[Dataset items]
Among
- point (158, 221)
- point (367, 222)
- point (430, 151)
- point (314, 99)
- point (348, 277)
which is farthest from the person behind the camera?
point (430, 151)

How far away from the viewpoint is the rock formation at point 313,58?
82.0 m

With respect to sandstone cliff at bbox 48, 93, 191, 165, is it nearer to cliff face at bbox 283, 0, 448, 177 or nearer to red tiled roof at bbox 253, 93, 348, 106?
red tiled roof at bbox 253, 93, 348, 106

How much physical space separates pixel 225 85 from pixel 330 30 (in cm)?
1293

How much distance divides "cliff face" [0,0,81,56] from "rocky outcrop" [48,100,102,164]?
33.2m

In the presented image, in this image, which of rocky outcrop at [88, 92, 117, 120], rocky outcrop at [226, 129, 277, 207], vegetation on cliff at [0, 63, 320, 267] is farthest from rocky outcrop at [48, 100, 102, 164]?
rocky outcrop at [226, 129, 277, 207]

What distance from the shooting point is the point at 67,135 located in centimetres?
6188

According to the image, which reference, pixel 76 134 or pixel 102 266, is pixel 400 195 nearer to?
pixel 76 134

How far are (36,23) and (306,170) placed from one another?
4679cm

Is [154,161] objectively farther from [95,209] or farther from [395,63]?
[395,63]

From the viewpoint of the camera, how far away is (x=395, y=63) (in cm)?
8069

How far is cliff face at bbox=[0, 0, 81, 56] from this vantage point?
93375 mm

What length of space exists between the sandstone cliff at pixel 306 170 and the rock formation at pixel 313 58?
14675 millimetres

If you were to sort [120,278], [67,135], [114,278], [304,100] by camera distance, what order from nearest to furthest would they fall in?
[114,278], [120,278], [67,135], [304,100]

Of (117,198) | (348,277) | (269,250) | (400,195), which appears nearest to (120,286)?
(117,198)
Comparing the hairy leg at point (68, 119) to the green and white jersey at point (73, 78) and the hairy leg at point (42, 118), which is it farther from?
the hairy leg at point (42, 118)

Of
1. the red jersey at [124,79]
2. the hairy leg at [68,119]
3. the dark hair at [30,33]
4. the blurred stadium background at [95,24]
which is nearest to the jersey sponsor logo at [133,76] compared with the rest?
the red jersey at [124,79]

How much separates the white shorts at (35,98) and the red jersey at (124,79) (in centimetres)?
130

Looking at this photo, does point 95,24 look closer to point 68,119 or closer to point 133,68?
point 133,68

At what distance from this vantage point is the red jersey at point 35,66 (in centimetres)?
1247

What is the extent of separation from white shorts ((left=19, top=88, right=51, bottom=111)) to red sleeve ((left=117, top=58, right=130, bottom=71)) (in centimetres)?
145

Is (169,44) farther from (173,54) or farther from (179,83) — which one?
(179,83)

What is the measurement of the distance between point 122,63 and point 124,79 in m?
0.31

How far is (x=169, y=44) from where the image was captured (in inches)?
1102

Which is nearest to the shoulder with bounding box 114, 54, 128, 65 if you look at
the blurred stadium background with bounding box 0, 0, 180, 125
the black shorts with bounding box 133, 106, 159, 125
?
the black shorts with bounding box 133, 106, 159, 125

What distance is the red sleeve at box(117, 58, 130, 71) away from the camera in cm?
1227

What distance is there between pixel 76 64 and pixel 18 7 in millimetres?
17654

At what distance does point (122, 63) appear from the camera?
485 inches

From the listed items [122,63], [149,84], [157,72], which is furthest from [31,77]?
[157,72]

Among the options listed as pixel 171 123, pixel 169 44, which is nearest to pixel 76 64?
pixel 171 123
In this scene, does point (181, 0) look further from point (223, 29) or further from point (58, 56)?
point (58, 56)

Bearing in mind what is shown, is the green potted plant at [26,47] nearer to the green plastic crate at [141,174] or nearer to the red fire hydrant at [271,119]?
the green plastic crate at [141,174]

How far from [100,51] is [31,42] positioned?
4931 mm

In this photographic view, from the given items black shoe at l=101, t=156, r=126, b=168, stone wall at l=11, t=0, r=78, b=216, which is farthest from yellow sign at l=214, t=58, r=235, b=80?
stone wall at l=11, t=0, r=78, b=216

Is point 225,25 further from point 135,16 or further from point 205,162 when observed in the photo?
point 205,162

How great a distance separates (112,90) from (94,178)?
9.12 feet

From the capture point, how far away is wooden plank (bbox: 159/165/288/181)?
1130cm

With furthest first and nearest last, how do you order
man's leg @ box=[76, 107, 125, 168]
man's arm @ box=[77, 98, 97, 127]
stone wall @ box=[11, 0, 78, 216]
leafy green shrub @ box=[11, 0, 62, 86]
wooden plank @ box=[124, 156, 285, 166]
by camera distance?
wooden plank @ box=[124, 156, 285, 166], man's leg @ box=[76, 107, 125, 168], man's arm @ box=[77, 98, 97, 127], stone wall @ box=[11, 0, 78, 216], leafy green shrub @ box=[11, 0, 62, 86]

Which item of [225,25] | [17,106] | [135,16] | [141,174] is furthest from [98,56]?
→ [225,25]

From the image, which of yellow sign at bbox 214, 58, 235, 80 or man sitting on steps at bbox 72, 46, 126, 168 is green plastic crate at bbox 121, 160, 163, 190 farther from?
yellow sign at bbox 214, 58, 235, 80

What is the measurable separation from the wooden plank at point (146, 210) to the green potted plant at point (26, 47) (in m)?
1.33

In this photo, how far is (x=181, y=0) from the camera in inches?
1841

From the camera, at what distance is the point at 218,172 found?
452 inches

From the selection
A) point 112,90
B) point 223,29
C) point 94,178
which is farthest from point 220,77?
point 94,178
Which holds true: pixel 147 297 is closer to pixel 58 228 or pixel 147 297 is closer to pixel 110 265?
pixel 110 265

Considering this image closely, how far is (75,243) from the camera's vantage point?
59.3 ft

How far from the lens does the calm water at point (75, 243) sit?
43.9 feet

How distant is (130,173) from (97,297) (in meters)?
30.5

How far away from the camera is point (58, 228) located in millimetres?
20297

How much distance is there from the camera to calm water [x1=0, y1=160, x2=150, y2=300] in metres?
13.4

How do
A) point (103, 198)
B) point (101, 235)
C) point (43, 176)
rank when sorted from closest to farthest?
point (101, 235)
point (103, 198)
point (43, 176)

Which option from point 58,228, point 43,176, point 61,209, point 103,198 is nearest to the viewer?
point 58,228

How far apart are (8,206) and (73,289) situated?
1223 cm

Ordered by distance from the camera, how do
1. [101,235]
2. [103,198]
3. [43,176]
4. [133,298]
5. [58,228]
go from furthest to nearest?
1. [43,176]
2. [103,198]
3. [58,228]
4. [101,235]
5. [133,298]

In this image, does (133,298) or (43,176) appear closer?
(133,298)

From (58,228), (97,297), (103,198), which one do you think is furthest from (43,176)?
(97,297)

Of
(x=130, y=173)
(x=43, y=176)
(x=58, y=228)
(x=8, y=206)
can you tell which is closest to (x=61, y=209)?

Aim:
Transcribe all of the dataset items above word for word, line by line, without changing anything.

Full answer:
Among
- point (158, 221)
- point (367, 222)
- point (430, 151)
- point (314, 99)
- point (348, 277)
which is farthest from the person behind the camera?
point (430, 151)

How far away from the viewpoint is the rock formation at point 313,58?
82.0 m

With respect to sandstone cliff at bbox 48, 93, 191, 165, is it nearer to cliff face at bbox 283, 0, 448, 177 or nearer to red tiled roof at bbox 253, 93, 348, 106?
red tiled roof at bbox 253, 93, 348, 106

How much physical space separates pixel 225 85 from pixel 330 30 (in cm)?
1293

How much distance divides "cliff face" [0,0,81,56] from "rocky outcrop" [48,100,102,164]?
33.2m

In the presented image, in this image, which of rocky outcrop at [88, 92, 117, 120], rocky outcrop at [226, 129, 277, 207], vegetation on cliff at [0, 63, 320, 267] is farthest from rocky outcrop at [48, 100, 102, 164]?
rocky outcrop at [226, 129, 277, 207]

What distance from the shooting point is the point at 67,135 located in centimetres?
6188

According to the image, which reference, pixel 76 134 or pixel 102 266, is pixel 400 195 nearer to?
pixel 76 134

How far are (36,23) and (306,170) placed from one another?
4679cm

Is [154,161] objectively farther from [95,209] or farther from [395,63]?
[395,63]

From the viewpoint of the camera, how far away is (x=395, y=63) (in cm)?
8069

How far is cliff face at bbox=[0, 0, 81, 56] from this vantage point?
93375 mm

What length of space exists between the sandstone cliff at pixel 306 170 and the rock formation at pixel 313 58?
14675 millimetres

If you were to sort [120,278], [67,135], [114,278], [304,100] by camera distance, what order from nearest to furthest would they fall in?
[114,278], [120,278], [67,135], [304,100]

Of (117,198) | (348,277) | (269,250) | (400,195), which appears nearest to (120,286)?
(117,198)
Comparing the hairy leg at point (68, 119) to the green and white jersey at point (73, 78) and the hairy leg at point (42, 118), which is it farther from?
the hairy leg at point (42, 118)

Of
1. the red jersey at [124,79]
2. the hairy leg at [68,119]
3. the dark hair at [30,33]
4. the blurred stadium background at [95,24]
which is nearest to the jersey sponsor logo at [133,76] compared with the rest?
the red jersey at [124,79]

How much separates the white shorts at (35,98) and the red jersey at (124,79) (in centimetres)?
130

Looking at this photo, does point 95,24 look closer to point 68,119 or closer to point 133,68?
point 133,68

At what distance from this vantage point is the red jersey at point 35,66 (in centimetres)?
1247

What is the extent of separation from white shorts ((left=19, top=88, right=51, bottom=111)) to red sleeve ((left=117, top=58, right=130, bottom=71)) (in centimetres)?
145

Is (169,44) farther from (173,54) or farther from (179,83) — which one?
(179,83)

What is the measurement of the distance between point 122,63 and point 124,79 in m?
0.31

How far is (x=169, y=44) from where the image was captured (in inches)?
1102

Which is nearest to the shoulder with bounding box 114, 54, 128, 65 if you look at
the blurred stadium background with bounding box 0, 0, 180, 125
the black shorts with bounding box 133, 106, 159, 125
?
the black shorts with bounding box 133, 106, 159, 125

What distance is the red sleeve at box(117, 58, 130, 71) away from the camera in cm?
1227

What distance is there between pixel 76 64 and pixel 18 7 in millimetres?
17654

At what distance does point (122, 63) appear from the camera?
485 inches

From the listed items [122,63], [149,84], [157,72], which is furthest from [31,77]?
[157,72]

Among the options listed as pixel 171 123, pixel 169 44, which is nearest to pixel 76 64?
pixel 171 123
In this scene, does point (181, 0) look further from point (223, 29) or further from point (58, 56)?
point (58, 56)

Bearing in mind what is shown, is the green potted plant at [26,47] nearer to the green plastic crate at [141,174] or nearer to the red fire hydrant at [271,119]?
the green plastic crate at [141,174]

How far from [100,51] is [31,42] positioned?
4931 mm

In this photographic view, from the given items black shoe at l=101, t=156, r=126, b=168, stone wall at l=11, t=0, r=78, b=216, which is farthest from yellow sign at l=214, t=58, r=235, b=80?
stone wall at l=11, t=0, r=78, b=216

Is point 225,25 further from point 135,16 or further from point 205,162 when observed in the photo?
point 205,162

How great a distance separates (112,90) from (94,178)?
9.12 feet

From the capture point, how far away is wooden plank (bbox: 159/165/288/181)?
1130cm

With furthest first and nearest last, how do you order
man's leg @ box=[76, 107, 125, 168]
man's arm @ box=[77, 98, 97, 127]
stone wall @ box=[11, 0, 78, 216]
leafy green shrub @ box=[11, 0, 62, 86]
wooden plank @ box=[124, 156, 285, 166]
by camera distance?
wooden plank @ box=[124, 156, 285, 166], man's leg @ box=[76, 107, 125, 168], man's arm @ box=[77, 98, 97, 127], stone wall @ box=[11, 0, 78, 216], leafy green shrub @ box=[11, 0, 62, 86]

Which item of [225,25] | [17,106] | [135,16] | [141,174] is furthest from [98,56]?
→ [225,25]

From the image, which of yellow sign at bbox 214, 58, 235, 80 or man sitting on steps at bbox 72, 46, 126, 168 is green plastic crate at bbox 121, 160, 163, 190 farther from?
yellow sign at bbox 214, 58, 235, 80

What is the measurable separation from the wooden plank at point (146, 210) to the green potted plant at point (26, 47) (in m)?
1.33

In this photo, how far is (x=181, y=0) from the camera in inches?
1841

From the camera, at what distance is the point at 218,172 found?
452 inches

From the selection
A) point 112,90
B) point 223,29
C) point 94,178
which is farthest from point 220,77?
point 94,178
Which holds true: pixel 147 297 is closer to pixel 58 228 or pixel 147 297 is closer to pixel 110 265?
pixel 110 265

Considering this image closely, how far is (75,243) from the camera's vantage point?
59.3 ft

How far from the lens does the calm water at point (75, 243) sit?
43.9 feet

How distant is (130,173) from (97,297) (in meters)?
30.5

How far away from the camera is point (58, 228) located in millimetres?
20297

How much distance is there from the camera to calm water [x1=0, y1=160, x2=150, y2=300] in metres?
13.4

How do
A) point (103, 198)
B) point (101, 235)
C) point (43, 176)
rank when sorted from closest to farthest?
point (101, 235)
point (103, 198)
point (43, 176)

Which option from point 58,228, point 43,176, point 61,209, point 103,198 is nearest to the viewer?
point 58,228

How far apart are (8,206) and (73,289) situated?
1223 cm

Ordered by distance from the camera, how do
1. [101,235]
2. [103,198]
3. [43,176]
4. [133,298]
5. [58,228]
go from furthest to nearest?
1. [43,176]
2. [103,198]
3. [58,228]
4. [101,235]
5. [133,298]

In this image, does (133,298) or (43,176) appear closer?
(133,298)

From (58,228), (97,297), (103,198), which one do you think is furthest from (43,176)?
(97,297)

Of
(x=130, y=173)
(x=43, y=176)
(x=58, y=228)
(x=8, y=206)
can you tell which is closest to (x=61, y=209)?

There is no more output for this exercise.